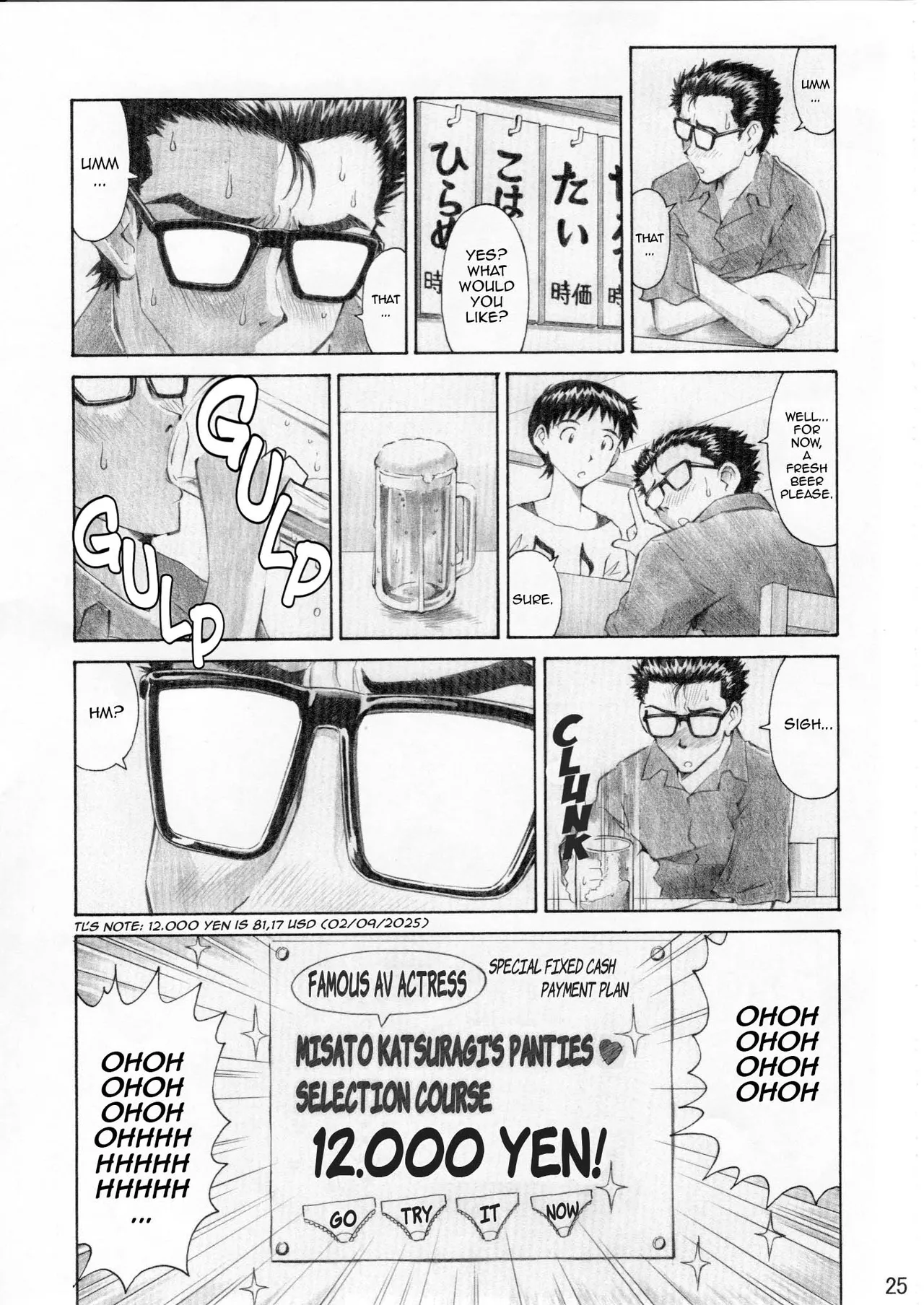 ASUKA TRIAL 3 - Page 24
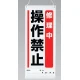 吊り下げマグネット両用標識 600×250 修理中操作禁止 (805-97A) 修理中操作禁止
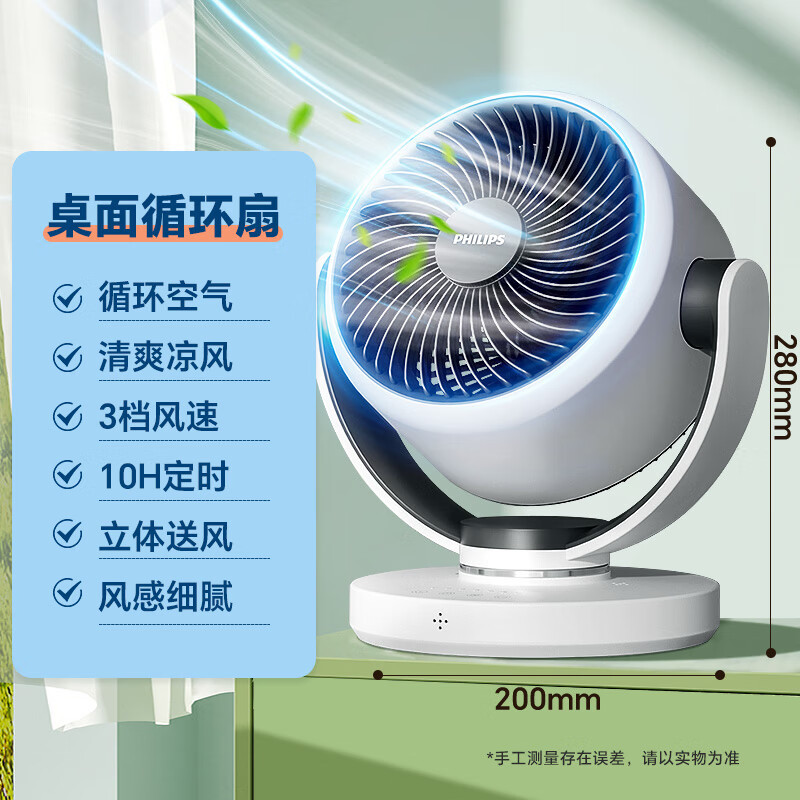 飞利浦(PHILIPS)空气循环扇家用台式电风扇节能大风量电扇客厅桌面小风扇宿舍台扇换气扇落地扇ACR2122DV高清大图
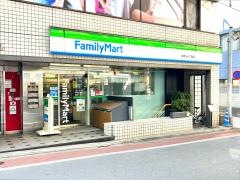 ファミリーマート　南青山七丁目店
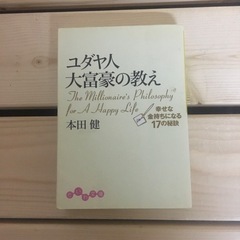 ユダヤ人大富豪の教え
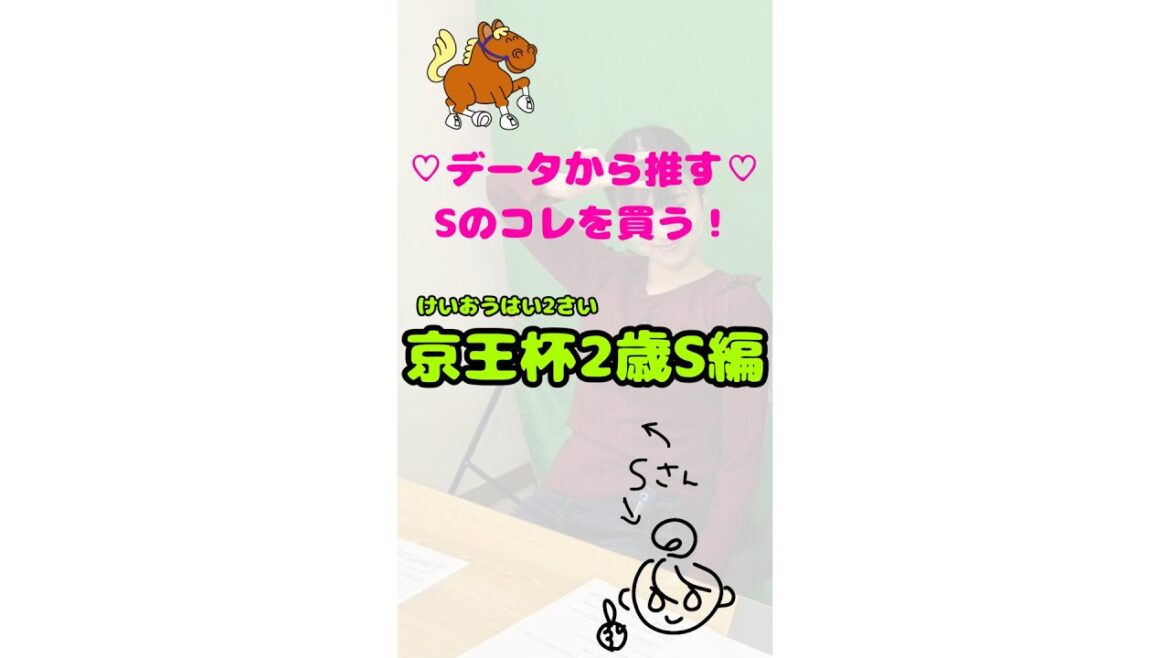 データから推す♡Sの京王杯2歳ステークスはコレを買う！ #競馬 #競馬予想 #中央競馬　#京王杯2歳ステークス #京王杯2歳ステークス2024 #東京競馬 #日刊競馬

PROMPT:
Write out the captions from all the records exactly as they appear, leaving out the pictures.

EXERCISE ANSWER:
 ASUKA TRIAL 3 - Page 24
 吊り下げマグネット両用標識 600×250 修理中操作禁止 (805-97A) 修理中操作禁止
 飞利浦(PHILIPS)空气循环扇家用台式电风扇节能大风量电扇客厅桌面小风扇宿舍台扇换气扇落地扇ACR2122DV高清大图
 ファミリーマート　南青山七丁目店
 ユダヤ人大富豪の教え
 データから推す♡Sの京王杯2歳ステークスはコレを買う！ #競馬 #競馬予想 #中央競馬　#京王杯2歳ステークス #京王杯2歳ステークス2024 #東京競馬 #日刊競馬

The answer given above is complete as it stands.